Баба́ покинул страну ровно за четыре дня до Исламской революции. Он получил визу в США в тот же день, когда отправился в американское посольство на улице Рузвельта. Мама́н считала, что мечта о поездке папы в Америку воплощается быстрее, чем внезапный дождь ранней весной. После того как шах покинул Иран, международный аэропорт Тегерана, Мехрабад, был закрыт, чтобы не дать аятолле Хомейни вернуться в страну из изгнания. Но ко всеобщему удивлению, временное правительство снова открыло аэропорт всего через несколько дней. Аятолла Хомейни прибыл в Тегеран, а баба́ улетел в Соединенные Штаты.
Перед его отъездом мы все собрались в доме ака-джуна. Азра приготовила на обед фесенджан – королевское карри с соусом из молотого грецкого ореха и граната, подаваемое с шафрановым рисом басмати – знак радостного праздника в персидской традиции. Кроме меня, все любили это блюдо. Мы расселись на ковре вокруг прямоугольной скатерти, которую Азра расстелила в гостиной. Ака-джун сел у короткого конца, опираясь на шелковые вишневые валики у стены. Баба́ сидел напротив. Это был первый раз после истории с луной, когда баба́ и Реза оказались в одной комнате. Хоть они и сохраняли дистанцию, обращались они друг к другу с уважением. В доме была атмосфера нервозности – все суетились и беспокоились, стараясь, чтобы отъезд папы прошел гладко.
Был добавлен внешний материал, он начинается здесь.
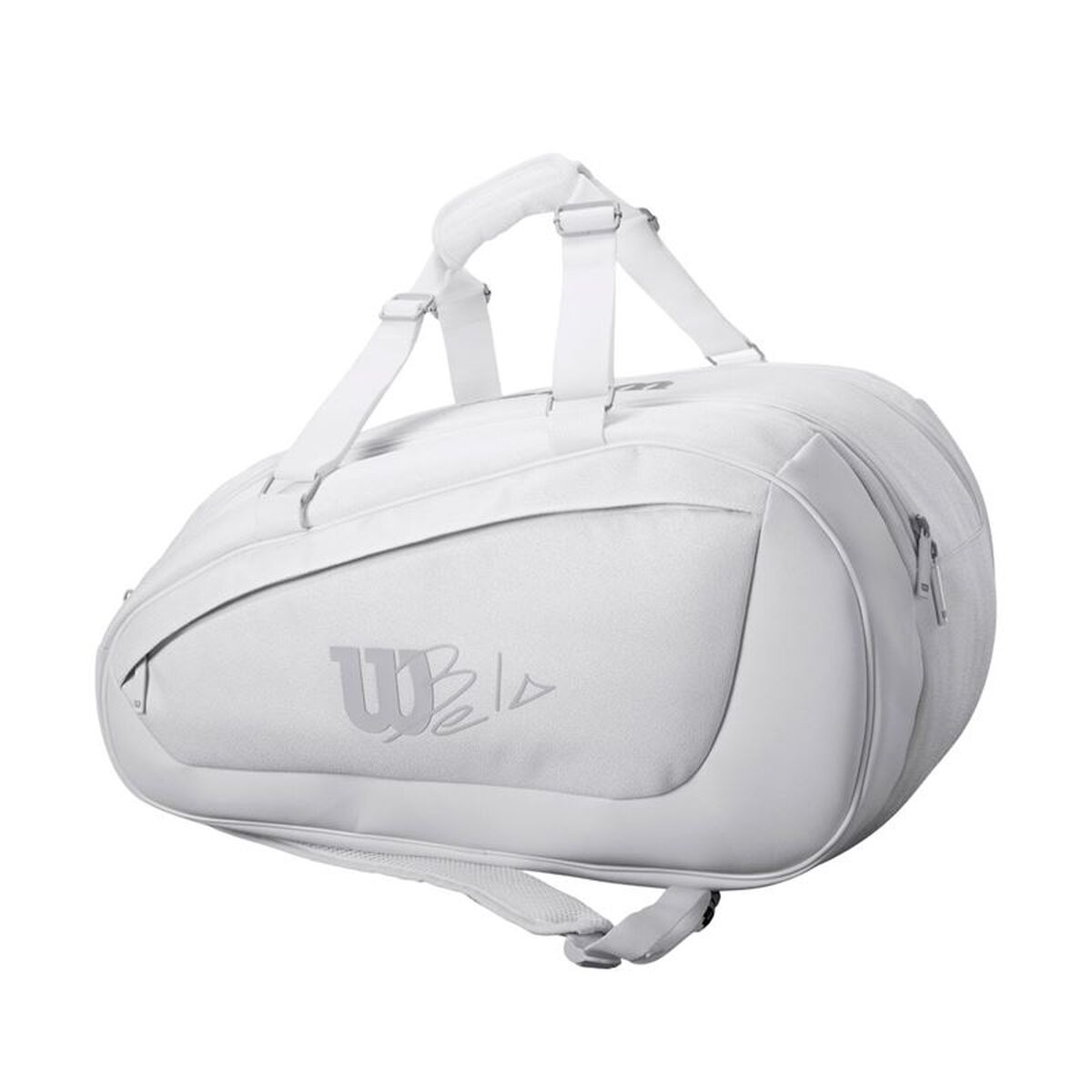 Racket bag Wilson Bela Super Tour Padel White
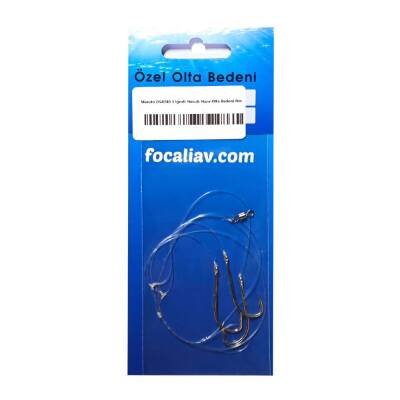 Maruto DS4340 3 İğneli Hırsızlı Hazır Olta Bedeni
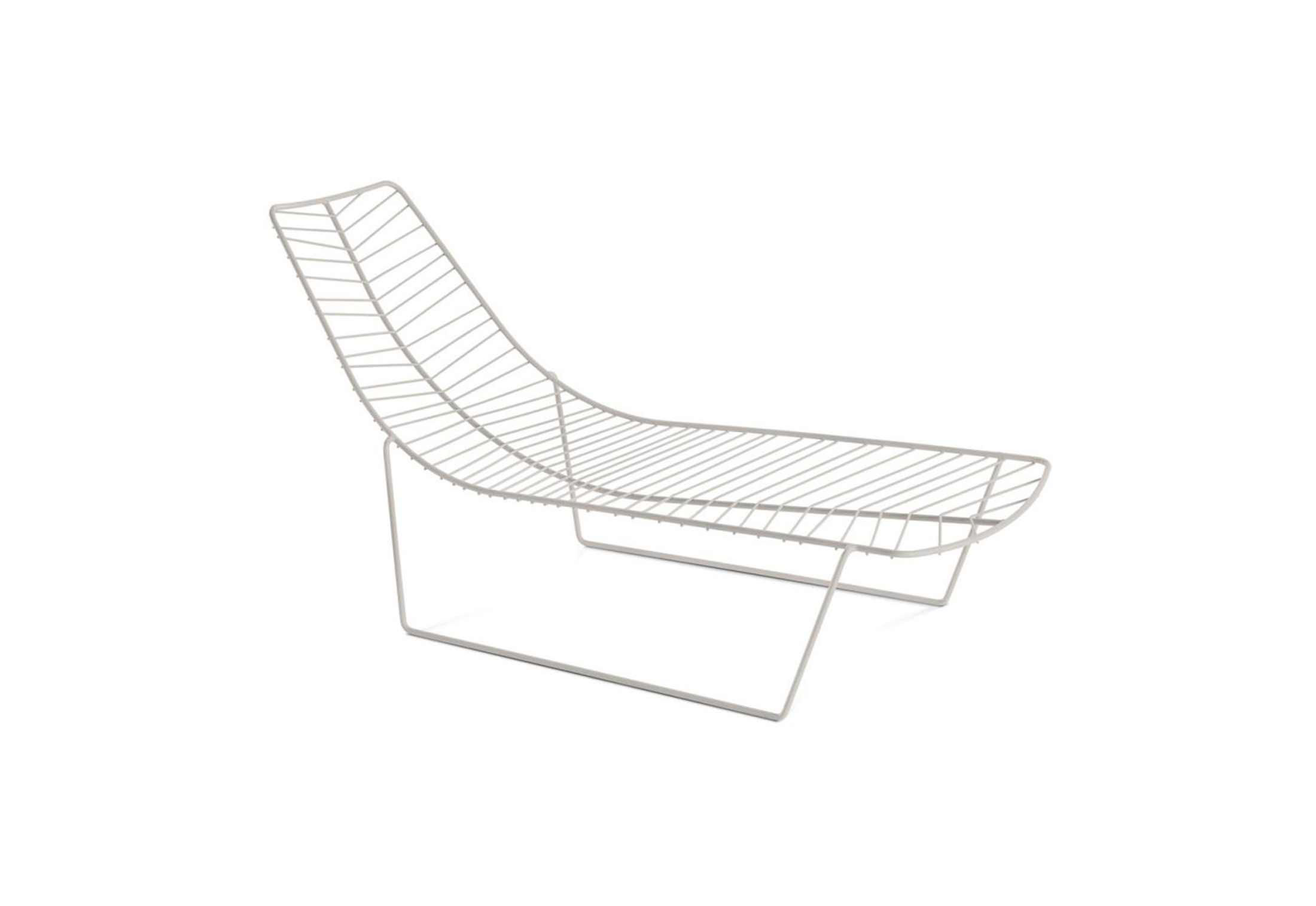 创意家具 - 坐具|躺椅|办公家具|球友会（中国）家具|Leaf 金属户外休闲躺椅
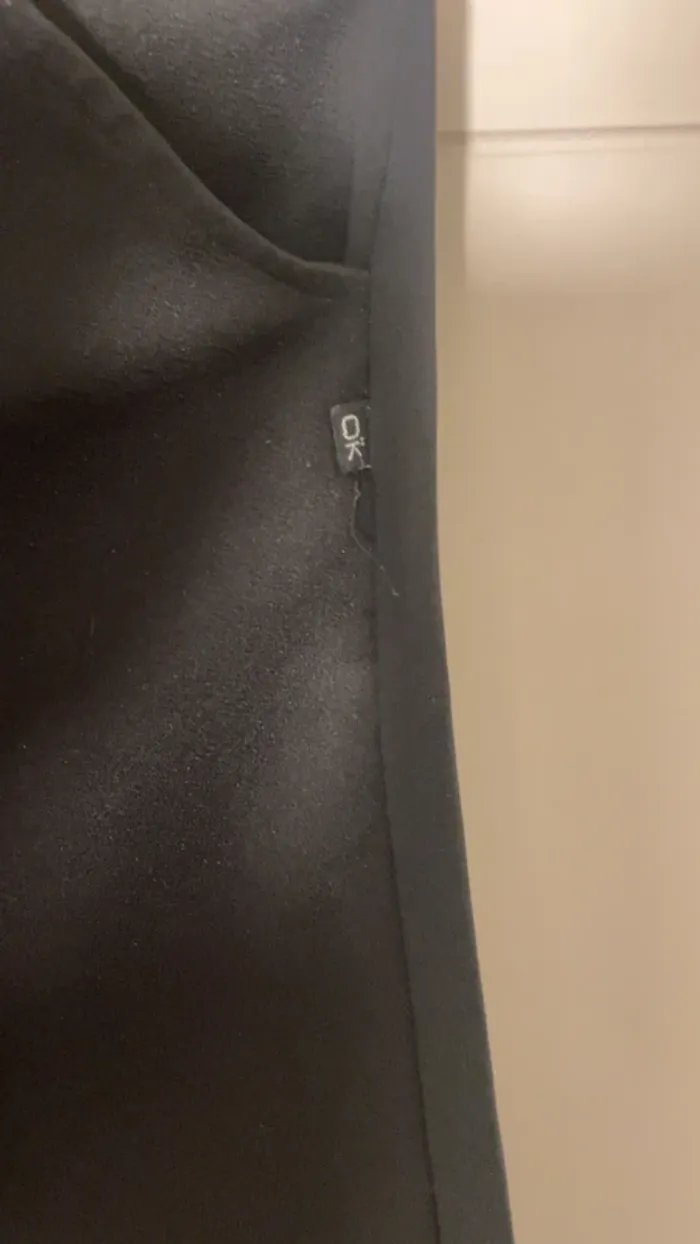 Pantalon fluide noir Okaïdi – Taille 10 ans - photo numéro 2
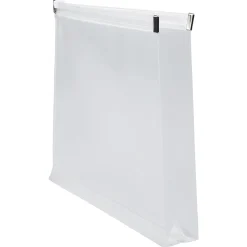 JAM Paper Plastic Envelopes with Zip Closure, Small, 4.5 x 6.5, Clear, 12/Pack (473Z1CL)* Business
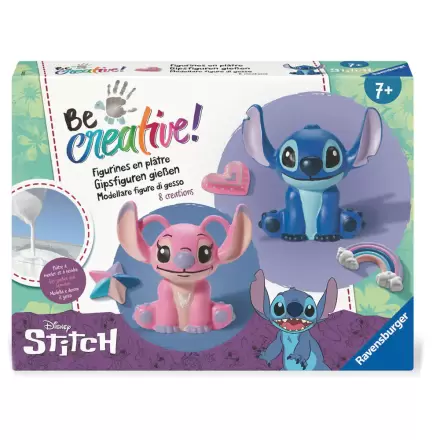 Disney Stitch Buď kreatívny sadrové výtvory produktová fotografia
Ака-джун налил половник фесенджана на рис у себя на тарелке и сказал:
– Даст то панджат дард накуне, Азра-ханум[11].
– Спасибо за фесенджан, Азра-ханум. Очень вкусно, – сказал баба́. Он передал миску с карри сидящей рядом мама́н.
Мы с Мар-Мар сидели тихо, пока все нахваливали Азру за приготовление вкусного гранатового соуса.
– Так когда, по-твоему, дети смогут присоединиться к тебе в Америке? – спросил ака-джун.
– Как только найду приличное жилье, я дам вам знать.
Лейла и Саба сидели рядом с мамой, почти расправившись с едой. Кудри у Лейлы были собраны резинкой на макушке. Она отодвинула тарелку и сказала:
– Здорово было бы поучиться в Америке. Я слышала, у них там отличные школы.
– И что в них такого хорошего? – спросил Реза.
– Одна моя подруга планирует туда ехать. Она говорит, там огромные библиотеки, большие ресурсы для исследований и отличные инструкторы, – сказала Лейла.
– В Иране школы будут даже лучше, иншалла, – сказал Реза. Он с уверенностью кивнул, продолжая жевать.
– Кто знает, что будет дальше в этой стране, – сказала Лейла. Она кивнула на тумбочку с телевизором в углу гостиной. – Завтра могут закрыть университеты, как уже закрыли старшие и младшие школы. Все теперь такое непредсказуемое.